In the end she isn’t the stand-out any more than Christopher George is. The movie is too humdrum for that. But it’s the kind of narrative with murder, revenge, robbery, double-dealing and a sadistic villain that in the hands of bigger names with established screen charisma – say George Peppard and Jill St John – might have sparked more substantial interest.

There are three villainous schemes afoot. Vietnam war hero Steve (Christopher George) returns to his home town where his brother runs a race track. No sooner has Steve checked in than the brother is murdered during a million-dollar robbery. The murderers are then bumped off in an airplane explosion by heist mastermind Polk (Dean Jagger), the inside man.

Following on from that, the other four stockholders of the race course plan to ease out Steve, who’s inherited the majority stake from his brother, and buy the racetrack on the cheap, circumstances and the company’s own rules tilting the odds heavily in their favor. Sheriff Jones (John Dehner) also figures Steve for the murder of his brother, so he’s first of all got to prove his own innocence before going after the guilty.

He does a fair bit of running around, aided by barmaid-cum-singer Carlita (Charo) trying to put the jigsaw in place. He’s got some cute ideas how to winkle out the potential bad guys, one of which fingers stockholder Ware (Lloyd Bochner) who gets taken out before he can spill the beans.

Former girlfriend Rita (Tippi Hedren), one of the stockholders, runs hot and cold. Initially discouraging, she eventually warms to her old flame, then turns down the heat when she realizes he considers her a suspect in the robbery. Steve takes a good thrashing every now and then, but proves assiduous and occasionally spot-on in his deductions, though most of his investigation relies on fishing expeditions. Some of the finger-pointing is obvious but the denouement is not.

There was another ingénue here. Commonwealth United intended going down the “mini-major” or “instant major” route as exemplified by United Artists and Avco Embassy, where a new production outfit set up a hefty portfolio of movies, aiming for a release strategy of 6-12 a year, sufficient to be recognized by cinema owners desperate for product as a potential player. Established by real estate supremo Milton T. Raynor, it kicked off in 1968 with Tiger by the Tail and A Black Veil for Lisa starring John Mills and Luciana Paluzzi, followed by a heftier slate of seven pictures the following year.

Big-budget items packed with marquee names such as Battle of Neretva with Yul Brynner and Sylva Koscina, The Magic Christian headlined by Peter Sellers and Raquel Welch, and Oscar-winner Sandy Dennis in Robert Altman’s That Cold Day in the Park were mixed in with low-budget thrillers Paranoia starring Carroll Baker, Tippi Hedren comeback The Girl Who Knew Too Much and It Takes All Kinds with Vera Miles plus a pair of Jess Franco exploitationers, 99 Women and Venus in Furs. The project foundered almost immediately and by 1971 was $80 million in debt.

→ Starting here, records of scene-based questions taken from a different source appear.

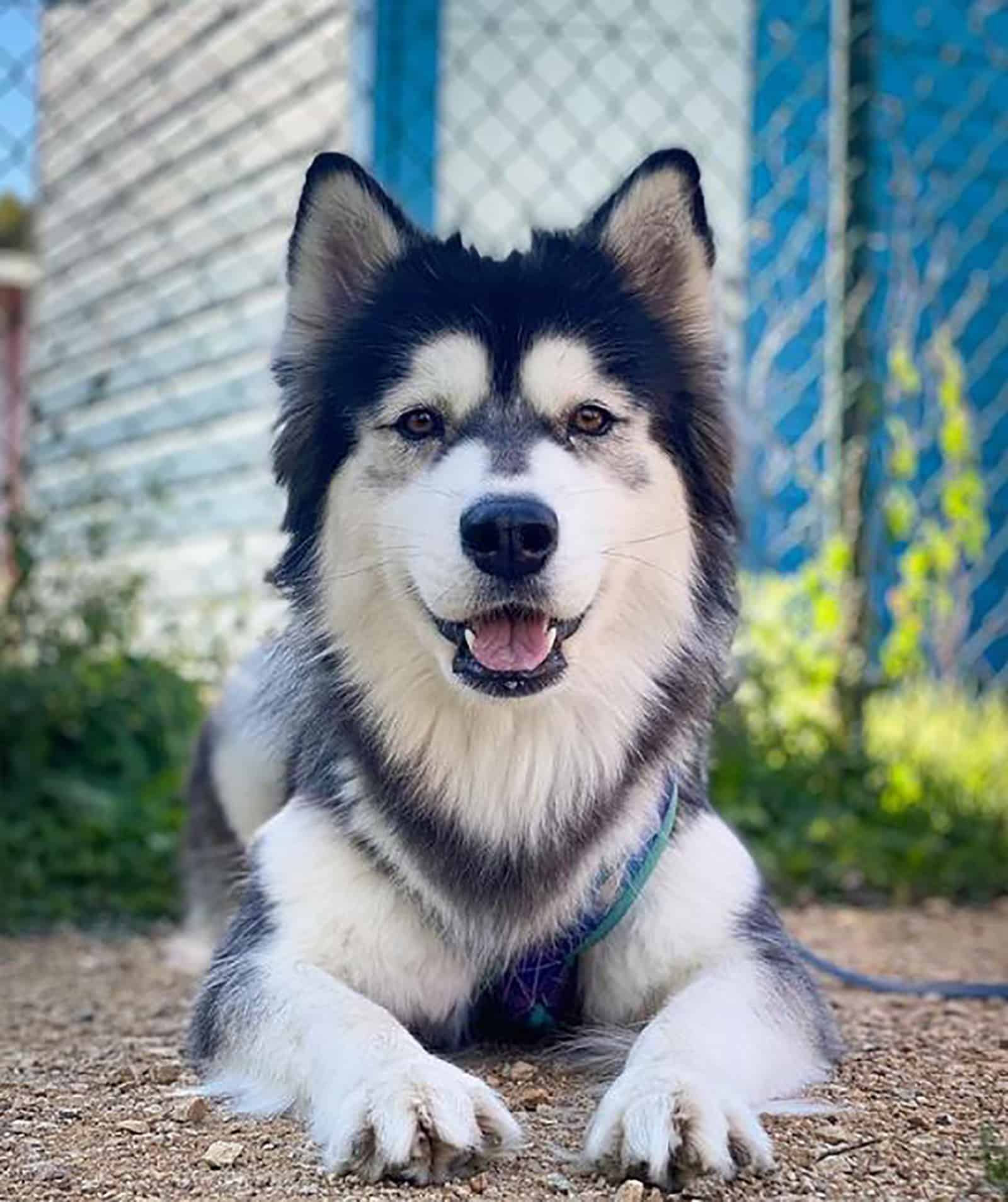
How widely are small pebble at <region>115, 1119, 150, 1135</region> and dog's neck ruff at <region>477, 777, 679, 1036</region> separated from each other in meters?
0.67

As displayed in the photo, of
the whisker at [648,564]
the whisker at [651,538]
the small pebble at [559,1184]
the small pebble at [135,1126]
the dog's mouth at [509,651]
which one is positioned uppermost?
the whisker at [651,538]

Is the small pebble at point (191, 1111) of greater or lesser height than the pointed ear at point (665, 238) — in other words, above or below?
below

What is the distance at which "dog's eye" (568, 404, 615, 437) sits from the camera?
2.83 meters

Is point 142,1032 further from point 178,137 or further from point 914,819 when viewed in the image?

Whether Tippi Hedren ever acknowledged her debt to Hitchcock, it’s pretty clear here that she owed a ton to the way he presented her, not just the glossy façade, but bringing out the best of her acting. Her trademark fragility is little in evidence here without anything notable taking its place. Away from center stage, she doesn’t light up the movie.

Final picture of  R.G. Springsteen (Operation Eichmann, 1961) from a screenplay by Charles A. Wallace (The Money Jungle, 1965).

Run-of-the-mill crime picture or whatever-happened-to Tippi Hedren.